Ahmed Brahim (El Massar), à défaut d’imaginaire militant et de combativité, est passé aux oubliettes.

Samir Bettaieb (El Massar), malgré son panache, demeure trop conciliant et n’a pas atteint sa vitesse de croisière d’opposant pur et dur. Pour preuve, lorsqu’il était interpellé à Redeyef sur les motifs qui ont poussé les nahdhaouis à voter contre l’intégration des martyrs de leur village dans la loi 97, il leur a répondu avec une naïveté inouïe que les nahdhaouis lui ont promis de se rattraper lors de l’élaboration de la loi sur la justice transitionnelle.
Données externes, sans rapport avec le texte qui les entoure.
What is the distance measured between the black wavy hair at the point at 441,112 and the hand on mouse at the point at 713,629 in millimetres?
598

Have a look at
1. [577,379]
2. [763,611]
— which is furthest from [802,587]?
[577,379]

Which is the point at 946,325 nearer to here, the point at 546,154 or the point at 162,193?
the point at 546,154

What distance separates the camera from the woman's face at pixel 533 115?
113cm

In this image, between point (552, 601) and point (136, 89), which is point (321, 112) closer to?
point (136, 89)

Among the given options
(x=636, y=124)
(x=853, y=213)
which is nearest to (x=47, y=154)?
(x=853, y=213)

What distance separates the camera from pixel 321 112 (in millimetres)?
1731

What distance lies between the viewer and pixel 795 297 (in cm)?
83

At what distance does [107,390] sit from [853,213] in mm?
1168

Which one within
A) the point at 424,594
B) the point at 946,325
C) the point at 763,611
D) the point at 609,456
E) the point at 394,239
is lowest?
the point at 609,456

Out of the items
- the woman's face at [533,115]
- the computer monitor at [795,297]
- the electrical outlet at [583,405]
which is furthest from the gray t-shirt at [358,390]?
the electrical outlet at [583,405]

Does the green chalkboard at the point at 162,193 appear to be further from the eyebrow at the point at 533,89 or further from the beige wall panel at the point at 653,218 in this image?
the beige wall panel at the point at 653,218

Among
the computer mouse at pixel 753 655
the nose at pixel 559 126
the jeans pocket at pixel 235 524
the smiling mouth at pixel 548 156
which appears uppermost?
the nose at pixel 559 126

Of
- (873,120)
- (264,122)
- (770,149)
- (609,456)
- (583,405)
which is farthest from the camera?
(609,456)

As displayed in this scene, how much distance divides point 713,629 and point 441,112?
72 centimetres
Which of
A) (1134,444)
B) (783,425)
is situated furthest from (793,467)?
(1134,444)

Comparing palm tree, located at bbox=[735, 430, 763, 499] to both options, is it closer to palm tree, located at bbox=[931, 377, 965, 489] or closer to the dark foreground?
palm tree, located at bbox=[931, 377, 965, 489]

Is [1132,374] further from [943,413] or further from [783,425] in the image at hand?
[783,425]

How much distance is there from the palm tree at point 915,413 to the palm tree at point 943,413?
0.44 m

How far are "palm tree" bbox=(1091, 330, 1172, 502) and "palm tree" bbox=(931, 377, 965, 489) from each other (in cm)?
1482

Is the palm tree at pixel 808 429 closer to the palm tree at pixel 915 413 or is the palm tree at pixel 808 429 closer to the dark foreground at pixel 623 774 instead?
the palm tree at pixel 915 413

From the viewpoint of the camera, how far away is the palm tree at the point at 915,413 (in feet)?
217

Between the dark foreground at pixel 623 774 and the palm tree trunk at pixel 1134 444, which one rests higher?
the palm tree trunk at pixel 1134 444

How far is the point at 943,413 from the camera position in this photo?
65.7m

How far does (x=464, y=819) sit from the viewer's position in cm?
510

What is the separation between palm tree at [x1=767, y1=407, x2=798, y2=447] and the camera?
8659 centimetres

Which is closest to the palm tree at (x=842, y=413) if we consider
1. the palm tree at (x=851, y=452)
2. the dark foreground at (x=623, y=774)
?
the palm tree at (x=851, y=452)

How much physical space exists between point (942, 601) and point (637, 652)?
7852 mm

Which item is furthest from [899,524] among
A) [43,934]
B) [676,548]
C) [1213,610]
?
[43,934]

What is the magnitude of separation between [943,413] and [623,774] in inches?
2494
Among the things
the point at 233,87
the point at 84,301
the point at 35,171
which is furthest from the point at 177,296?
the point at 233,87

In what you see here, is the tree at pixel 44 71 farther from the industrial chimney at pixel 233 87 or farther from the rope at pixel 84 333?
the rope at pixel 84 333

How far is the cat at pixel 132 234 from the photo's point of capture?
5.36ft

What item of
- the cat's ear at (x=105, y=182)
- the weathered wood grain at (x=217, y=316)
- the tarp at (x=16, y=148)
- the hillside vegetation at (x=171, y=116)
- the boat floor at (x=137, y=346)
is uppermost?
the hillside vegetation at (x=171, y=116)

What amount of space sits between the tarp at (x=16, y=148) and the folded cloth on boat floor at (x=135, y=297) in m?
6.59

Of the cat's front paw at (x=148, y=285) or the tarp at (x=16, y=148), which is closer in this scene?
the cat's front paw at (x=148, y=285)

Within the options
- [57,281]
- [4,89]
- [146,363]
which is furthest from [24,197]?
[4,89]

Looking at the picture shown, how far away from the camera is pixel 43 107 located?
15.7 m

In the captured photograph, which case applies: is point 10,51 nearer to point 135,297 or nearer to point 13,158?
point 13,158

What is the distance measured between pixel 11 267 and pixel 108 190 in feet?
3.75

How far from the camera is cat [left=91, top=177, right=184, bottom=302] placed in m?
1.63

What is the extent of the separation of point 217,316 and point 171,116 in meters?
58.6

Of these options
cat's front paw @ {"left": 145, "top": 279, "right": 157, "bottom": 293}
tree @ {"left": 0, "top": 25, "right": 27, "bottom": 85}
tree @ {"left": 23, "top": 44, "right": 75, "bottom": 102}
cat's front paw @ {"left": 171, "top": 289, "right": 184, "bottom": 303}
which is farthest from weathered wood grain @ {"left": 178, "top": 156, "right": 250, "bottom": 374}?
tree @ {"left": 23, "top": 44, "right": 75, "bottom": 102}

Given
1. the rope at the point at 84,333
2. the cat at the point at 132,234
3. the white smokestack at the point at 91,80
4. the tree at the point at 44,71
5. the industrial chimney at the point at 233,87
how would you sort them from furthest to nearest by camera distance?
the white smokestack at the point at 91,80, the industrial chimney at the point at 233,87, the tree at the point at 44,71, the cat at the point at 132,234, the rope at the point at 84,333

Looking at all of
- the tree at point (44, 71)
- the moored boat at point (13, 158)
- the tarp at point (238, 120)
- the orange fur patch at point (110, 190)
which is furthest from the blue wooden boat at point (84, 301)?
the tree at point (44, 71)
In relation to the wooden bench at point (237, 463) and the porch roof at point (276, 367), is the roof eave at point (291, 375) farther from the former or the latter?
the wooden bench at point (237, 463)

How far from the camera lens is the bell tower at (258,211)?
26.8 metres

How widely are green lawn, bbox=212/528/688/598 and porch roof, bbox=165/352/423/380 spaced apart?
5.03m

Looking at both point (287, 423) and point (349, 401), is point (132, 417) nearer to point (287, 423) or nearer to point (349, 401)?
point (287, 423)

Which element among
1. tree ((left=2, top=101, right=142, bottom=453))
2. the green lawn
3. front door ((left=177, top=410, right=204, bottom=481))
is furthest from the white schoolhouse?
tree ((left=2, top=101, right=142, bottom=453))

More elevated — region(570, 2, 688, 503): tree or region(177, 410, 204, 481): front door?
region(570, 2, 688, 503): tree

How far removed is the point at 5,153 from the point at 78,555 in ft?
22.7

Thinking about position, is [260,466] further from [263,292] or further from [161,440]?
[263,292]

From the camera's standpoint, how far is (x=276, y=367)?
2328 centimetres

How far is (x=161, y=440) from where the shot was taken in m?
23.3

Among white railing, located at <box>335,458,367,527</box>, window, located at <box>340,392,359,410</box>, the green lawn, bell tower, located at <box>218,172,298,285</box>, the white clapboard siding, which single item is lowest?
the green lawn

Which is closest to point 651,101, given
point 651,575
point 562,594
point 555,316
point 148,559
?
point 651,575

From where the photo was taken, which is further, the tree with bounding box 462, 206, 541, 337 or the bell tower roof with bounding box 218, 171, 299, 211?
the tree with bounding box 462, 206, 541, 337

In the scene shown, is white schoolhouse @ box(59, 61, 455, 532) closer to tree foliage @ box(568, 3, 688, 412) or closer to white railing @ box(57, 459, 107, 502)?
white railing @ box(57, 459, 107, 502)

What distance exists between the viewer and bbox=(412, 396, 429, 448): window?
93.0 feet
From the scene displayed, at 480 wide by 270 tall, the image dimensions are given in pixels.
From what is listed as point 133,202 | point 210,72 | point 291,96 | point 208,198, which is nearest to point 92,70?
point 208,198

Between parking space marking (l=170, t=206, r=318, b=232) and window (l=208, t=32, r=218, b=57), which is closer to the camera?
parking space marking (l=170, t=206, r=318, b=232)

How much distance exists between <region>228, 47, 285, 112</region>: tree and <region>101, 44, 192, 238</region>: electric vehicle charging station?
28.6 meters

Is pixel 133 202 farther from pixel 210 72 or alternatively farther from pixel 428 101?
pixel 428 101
Idem pour Fadhel Ben Moussa qui, trop poli, n’a même exigé, lors de l’audition du ministre de la Justice, Noureddine B’hiri, de répondre à sa question quant à la reconduction ou non du Conseil supérieur de la magistrature (version Ben Ali) dont six membres n’ont plus le droit d’y siéger, à partir du 15 janvier 2013. Il lui a fallu profiter d’une apparition sur les plateaux d’El Watania 1 pour rappeler sa question au ministre et attendre une éventuelle réponse… Sans commentaire.

Nidaa Tounes et le Front, populaires mais manquent de panache

Quant à Nidaa Tounès et au Front populaire, ils font certes de leur mieux et sont de plus en plus proches de la population, mais ils demeurent inefficaces lorsqu’ils passent tout leur temps à se justifier auprès d’Ennahdha au lieu de l’attaquer frontalement d’autant plus que les nahdhaouis et dérivés ne comptent à leur actif aucune réalisation et aucun acquis.

Lors d’une réunion à Gafsa, Hamma Hammami a consacré le plus clair de son intervention à se référer à une déclaration d’un conseiller de la présidence dans laquelle il fustigeait les nahdhaouis alors qu’il avait mieux à dire à son auditoire, fort en cela de sa légitimité et militantisme historiques.

Ceci pour dire qu’ils sont trop pleurnichards et ne sont ni combatifs ni courageux. Sinon comment expliquer que ces deux partis, qui se prétendent populaires, n’aient pas osé, jusque là, organiser des réunions à ciel ouvert. Leurs réunions ont lieu, toujours, dans des salles fermées.